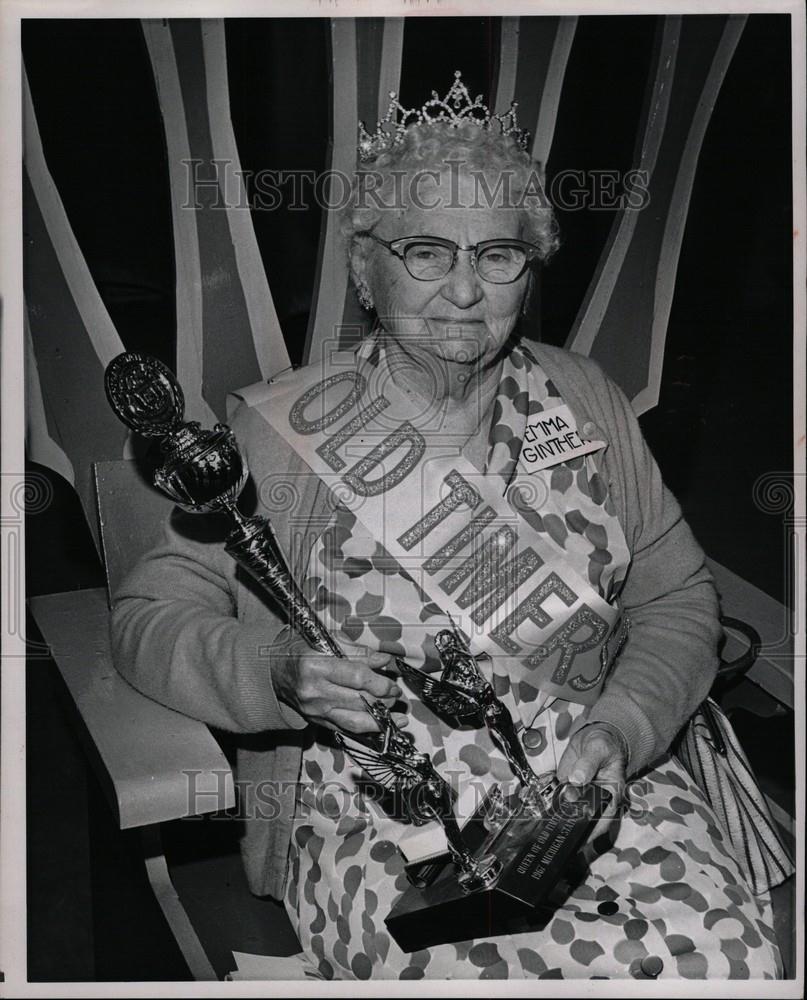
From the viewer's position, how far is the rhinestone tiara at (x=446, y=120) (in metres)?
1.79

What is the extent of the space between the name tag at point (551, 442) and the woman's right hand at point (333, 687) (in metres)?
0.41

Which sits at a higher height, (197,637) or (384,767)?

_ _ _ _ _ _ _

Salin semua baris dari daftar di atas dan beri nomor urut pada setiap baris, dengan melewati baris yang kosong. Gambarnya tidak usah dimasukkan ke dalam jawaban.

1. From the viewer's position, how far is the rhinestone tiara at (x=446, y=120) (in metres)?
2. 1.79
3. What is the extent of the space between the name tag at point (551, 442) and the woman's right hand at point (333, 687) (in metres)?
4. 0.41
5. Which sits at a higher height, (197,637) or (384,767)?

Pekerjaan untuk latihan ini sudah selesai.